Director Kasi Lemmons (right) with actors Cynthia Erivo and Joe Alwyn on the set of “Harriet” (Photo by Glen Wilson courtesy Focus Features)
Made in and around Central Virginia, including Petersburg and its environs, the 2019 film “Harriet,” by director Kasi Lemmons, was nominated for a slew of awards, including two Academy Award nominations and Golden Globe nods for actress Cynthia Erivo and the song “Stand Up,” composed by Erivo and Joshuah Brian Campbell.
Prestige projects come along in large part due to the efforts of the Virginia Film Office. Steven Spielberg’s 2012 film “Lincoln” was lensed around Richmond and Petersburg, and the film garnered Academy Awards for production design and actor Daniel Day-Lewis’s portrayal of the 16th president. Notable television productions have included the lauded 2008 HBO miniseries “John Adams,” which used locations around Richmond and Williamsburg; Showtime’s “Homeland,” which utilized streets throughout Richmond for nine episodes; and AMC’s “Turn: Washington’s Spies.”

Rows of spatial question data
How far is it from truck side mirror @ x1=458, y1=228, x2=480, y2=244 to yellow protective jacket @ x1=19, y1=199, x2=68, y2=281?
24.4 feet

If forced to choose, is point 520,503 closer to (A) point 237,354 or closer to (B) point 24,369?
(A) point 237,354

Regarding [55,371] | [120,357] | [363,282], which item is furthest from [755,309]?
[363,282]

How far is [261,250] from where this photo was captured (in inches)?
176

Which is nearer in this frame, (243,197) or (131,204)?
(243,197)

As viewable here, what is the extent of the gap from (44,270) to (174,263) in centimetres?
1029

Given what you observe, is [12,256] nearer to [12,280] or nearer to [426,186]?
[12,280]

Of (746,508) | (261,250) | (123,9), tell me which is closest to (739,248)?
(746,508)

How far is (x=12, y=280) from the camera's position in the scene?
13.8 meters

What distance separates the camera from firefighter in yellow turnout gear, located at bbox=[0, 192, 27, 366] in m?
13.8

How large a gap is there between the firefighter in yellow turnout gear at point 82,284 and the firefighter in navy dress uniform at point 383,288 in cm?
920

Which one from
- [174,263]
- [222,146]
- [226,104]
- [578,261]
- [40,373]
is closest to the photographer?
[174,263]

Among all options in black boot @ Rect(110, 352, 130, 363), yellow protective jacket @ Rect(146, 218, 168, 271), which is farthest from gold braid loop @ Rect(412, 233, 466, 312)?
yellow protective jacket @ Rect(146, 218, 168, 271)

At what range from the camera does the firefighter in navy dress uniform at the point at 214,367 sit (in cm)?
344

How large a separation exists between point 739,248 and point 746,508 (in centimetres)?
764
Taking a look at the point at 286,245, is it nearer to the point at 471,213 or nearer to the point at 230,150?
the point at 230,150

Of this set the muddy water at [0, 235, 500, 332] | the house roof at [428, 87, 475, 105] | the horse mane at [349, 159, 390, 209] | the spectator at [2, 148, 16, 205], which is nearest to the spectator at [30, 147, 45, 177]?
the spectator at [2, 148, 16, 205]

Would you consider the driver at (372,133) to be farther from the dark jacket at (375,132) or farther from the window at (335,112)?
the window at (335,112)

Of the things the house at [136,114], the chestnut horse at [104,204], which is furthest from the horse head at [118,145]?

EXERCISE INSTRUCTIONS -
[a] Reproduce the article on filming in Virginia word for word, starting with "Director Kasi Lemmons (right)" and going on through "Joshuah Brian Campbell.".
[b] Resume the article on filming in Virginia from the point where it stops.
The records are separate material, apart from the article on filming in Virginia.

RESPONSES IN ORDER -
[a]
Director Kasi Lemmons (right) with actors Cynthia Erivo and Joe Alwyn on the set of “Harriet” (Photo by Glen Wilson courtesy Focus Features)
Made in and around Central Virginia, including Petersburg and its environs, the 2019 film “Harriet,” by director Kasi Lemmons, was nominated for a slew of awards, including two Academy Award nominations and Golden Globe nods for actress Cynthia Erivo and the song “Stand Up,” composed by Erivo and Joshuah Brian Campbell.

[b]
Momentum for Richmond-area productions has seen an uptick lately, with “The Good Lord Bird,” a Showtime limited-series adaptation of James McBride’s novel concerning the work of abolitionist John Brown, filmed here in 2019. The program features Ethan Hawke, Daveed Diggs and Wyatt Russell, and airs Feb. 16. Meanwhile, the “Walking Dead” spinoff “World Beyond” resumes shooting in the area for its second season starting in May, just a month after its first season premieres, while the Apple TV Plus production of NBA star Kevin Durant’s “Swagger,” with “Black Panther” star Winston Duke, is set to resume production later this year.

Showtime’s “Homeland” shoots on a Richmond street. (Photo by Anthony Platt courtesy Showtime)
Netflix and …
Further excitement stirred in the film community in April 2019 when Netflix’s vice president of physical production, Ty Warren, and Ted Sarandos, the streaming entertainment company’s chief content officer, sent a letter to Gov. Ralph Northam. “We make a large portion of our content in Los Angeles and New York,” the letter read. “However, when we do look outside of our core production hubs, Virginia has the potential to be an attractive location with great creative and technical talent.
”And if you sense a “but” here, you are right.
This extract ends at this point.